BRIEF - Scale each distance value given as an answer by 0.9, rounding to its original number of decimal places with halves rounded up. Output only the lines starting with the line containing "What is the measure of" and going on through the end of the listing, with everything else in them left unchanged.

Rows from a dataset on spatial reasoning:
════════
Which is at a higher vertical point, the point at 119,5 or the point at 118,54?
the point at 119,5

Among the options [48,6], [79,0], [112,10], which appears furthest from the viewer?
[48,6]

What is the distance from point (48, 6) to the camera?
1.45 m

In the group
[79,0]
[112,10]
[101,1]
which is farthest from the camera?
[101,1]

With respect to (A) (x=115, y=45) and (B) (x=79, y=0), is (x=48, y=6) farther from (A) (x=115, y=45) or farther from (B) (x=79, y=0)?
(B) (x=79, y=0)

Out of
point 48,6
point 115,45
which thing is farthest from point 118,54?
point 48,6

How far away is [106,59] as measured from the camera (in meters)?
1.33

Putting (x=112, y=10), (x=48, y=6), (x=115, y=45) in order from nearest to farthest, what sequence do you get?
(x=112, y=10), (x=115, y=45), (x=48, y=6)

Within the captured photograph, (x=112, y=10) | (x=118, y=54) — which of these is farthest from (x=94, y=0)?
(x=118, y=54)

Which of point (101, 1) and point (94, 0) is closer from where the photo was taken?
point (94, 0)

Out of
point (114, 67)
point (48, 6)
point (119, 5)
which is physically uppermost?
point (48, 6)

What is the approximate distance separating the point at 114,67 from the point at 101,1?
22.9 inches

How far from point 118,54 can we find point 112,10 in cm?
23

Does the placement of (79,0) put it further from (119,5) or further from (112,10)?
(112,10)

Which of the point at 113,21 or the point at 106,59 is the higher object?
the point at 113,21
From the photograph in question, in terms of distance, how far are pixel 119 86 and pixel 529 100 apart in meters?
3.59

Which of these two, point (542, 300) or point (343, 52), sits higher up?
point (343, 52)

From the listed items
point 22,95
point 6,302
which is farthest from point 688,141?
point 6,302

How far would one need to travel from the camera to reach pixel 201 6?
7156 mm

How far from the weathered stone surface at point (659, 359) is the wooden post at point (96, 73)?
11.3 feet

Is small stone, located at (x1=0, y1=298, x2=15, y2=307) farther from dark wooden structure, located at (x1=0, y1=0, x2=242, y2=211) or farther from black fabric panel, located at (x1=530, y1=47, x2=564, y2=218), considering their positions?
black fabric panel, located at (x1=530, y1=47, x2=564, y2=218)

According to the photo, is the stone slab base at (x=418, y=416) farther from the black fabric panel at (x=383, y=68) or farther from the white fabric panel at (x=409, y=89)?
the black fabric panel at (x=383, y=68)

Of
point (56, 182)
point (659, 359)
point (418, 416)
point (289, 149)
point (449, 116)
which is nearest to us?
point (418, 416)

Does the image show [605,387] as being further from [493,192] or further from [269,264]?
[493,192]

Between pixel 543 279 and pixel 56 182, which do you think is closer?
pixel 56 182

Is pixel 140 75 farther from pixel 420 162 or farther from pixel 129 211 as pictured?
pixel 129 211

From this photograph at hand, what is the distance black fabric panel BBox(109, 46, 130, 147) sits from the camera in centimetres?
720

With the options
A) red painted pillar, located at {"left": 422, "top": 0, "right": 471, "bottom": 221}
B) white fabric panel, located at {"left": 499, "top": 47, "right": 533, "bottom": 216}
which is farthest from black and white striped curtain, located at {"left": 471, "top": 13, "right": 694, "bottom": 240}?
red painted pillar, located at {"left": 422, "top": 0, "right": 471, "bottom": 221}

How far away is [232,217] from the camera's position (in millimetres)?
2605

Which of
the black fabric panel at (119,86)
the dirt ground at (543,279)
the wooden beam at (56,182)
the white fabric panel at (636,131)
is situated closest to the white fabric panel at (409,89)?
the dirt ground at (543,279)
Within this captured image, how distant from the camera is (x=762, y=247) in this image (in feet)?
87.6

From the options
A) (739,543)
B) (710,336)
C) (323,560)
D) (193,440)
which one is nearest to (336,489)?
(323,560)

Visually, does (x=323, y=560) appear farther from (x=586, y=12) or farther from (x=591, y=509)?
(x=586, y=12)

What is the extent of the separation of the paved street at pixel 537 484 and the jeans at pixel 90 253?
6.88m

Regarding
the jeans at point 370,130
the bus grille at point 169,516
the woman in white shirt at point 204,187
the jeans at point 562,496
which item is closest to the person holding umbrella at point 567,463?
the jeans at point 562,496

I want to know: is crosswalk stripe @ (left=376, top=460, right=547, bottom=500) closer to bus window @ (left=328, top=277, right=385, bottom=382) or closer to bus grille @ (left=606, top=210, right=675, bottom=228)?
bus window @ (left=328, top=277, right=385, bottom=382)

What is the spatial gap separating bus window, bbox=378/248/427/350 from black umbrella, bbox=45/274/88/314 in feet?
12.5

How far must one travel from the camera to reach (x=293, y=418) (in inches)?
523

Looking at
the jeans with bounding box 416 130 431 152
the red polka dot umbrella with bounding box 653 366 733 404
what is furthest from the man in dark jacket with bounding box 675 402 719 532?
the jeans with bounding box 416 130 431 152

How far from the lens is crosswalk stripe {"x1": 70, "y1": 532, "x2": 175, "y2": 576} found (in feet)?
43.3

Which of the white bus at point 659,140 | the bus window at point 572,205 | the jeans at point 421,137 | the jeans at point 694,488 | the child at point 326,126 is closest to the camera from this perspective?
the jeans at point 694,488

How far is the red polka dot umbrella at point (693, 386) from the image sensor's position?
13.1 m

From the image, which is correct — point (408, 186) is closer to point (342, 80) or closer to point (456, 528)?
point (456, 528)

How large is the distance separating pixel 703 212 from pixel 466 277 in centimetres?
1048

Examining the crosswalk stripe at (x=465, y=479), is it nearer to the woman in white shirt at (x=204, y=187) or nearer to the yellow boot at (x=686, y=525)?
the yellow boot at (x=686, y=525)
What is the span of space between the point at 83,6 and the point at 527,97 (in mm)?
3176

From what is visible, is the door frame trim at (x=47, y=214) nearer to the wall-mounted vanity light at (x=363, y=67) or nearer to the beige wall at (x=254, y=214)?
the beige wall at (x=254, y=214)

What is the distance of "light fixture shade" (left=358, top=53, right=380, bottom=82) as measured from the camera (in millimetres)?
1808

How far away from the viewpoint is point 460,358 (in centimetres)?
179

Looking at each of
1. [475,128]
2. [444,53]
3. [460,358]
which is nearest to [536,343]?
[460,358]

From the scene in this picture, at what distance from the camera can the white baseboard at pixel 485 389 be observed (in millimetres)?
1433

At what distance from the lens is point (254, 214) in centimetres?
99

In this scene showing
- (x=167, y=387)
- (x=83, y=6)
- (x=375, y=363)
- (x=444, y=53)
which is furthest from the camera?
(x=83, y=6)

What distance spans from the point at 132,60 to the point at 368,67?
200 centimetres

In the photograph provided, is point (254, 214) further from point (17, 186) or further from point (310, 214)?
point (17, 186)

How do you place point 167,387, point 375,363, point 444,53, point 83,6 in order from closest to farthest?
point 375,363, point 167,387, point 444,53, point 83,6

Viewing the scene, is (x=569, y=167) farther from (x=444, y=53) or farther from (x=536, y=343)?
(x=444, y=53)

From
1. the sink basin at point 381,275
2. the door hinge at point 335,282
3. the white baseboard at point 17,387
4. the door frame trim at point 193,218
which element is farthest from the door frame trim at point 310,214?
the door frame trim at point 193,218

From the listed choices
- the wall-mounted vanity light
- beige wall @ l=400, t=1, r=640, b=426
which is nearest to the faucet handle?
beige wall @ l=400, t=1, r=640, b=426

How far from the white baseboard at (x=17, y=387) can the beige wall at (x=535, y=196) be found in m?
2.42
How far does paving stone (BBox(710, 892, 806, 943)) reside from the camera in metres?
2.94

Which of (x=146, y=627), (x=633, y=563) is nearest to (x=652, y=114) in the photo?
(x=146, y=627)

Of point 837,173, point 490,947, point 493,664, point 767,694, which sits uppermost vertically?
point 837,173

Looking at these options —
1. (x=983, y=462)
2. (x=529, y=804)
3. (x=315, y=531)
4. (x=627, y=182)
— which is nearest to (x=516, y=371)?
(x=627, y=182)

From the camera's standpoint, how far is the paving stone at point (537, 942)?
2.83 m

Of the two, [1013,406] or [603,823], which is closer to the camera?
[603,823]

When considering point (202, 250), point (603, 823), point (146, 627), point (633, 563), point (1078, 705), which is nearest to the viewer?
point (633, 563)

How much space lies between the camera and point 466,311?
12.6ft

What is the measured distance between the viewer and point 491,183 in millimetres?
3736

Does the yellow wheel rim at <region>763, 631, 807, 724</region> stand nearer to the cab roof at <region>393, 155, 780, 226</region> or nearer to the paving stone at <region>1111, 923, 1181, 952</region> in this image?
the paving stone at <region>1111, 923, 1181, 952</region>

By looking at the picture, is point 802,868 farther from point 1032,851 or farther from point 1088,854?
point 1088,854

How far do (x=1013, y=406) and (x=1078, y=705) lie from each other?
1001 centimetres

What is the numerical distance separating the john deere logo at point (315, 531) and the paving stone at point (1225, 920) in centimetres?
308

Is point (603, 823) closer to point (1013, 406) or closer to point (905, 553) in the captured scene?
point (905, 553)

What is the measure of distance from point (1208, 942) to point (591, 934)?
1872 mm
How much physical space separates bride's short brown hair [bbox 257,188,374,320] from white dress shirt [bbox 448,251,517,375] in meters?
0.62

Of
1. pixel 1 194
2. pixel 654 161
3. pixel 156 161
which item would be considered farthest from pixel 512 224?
════════
RIGHT ANSWER -
What is the measure of distance from point (1208, 942) to point (591, 934)?
1685 mm
How much physical space separates bride's short brown hair [bbox 257,188,374,320] from white dress shirt [bbox 448,251,517,375] in meters?
0.56

Of
1. pixel 1 194
2. pixel 654 161
3. pixel 156 161
which item would be considered farthest from pixel 512 224?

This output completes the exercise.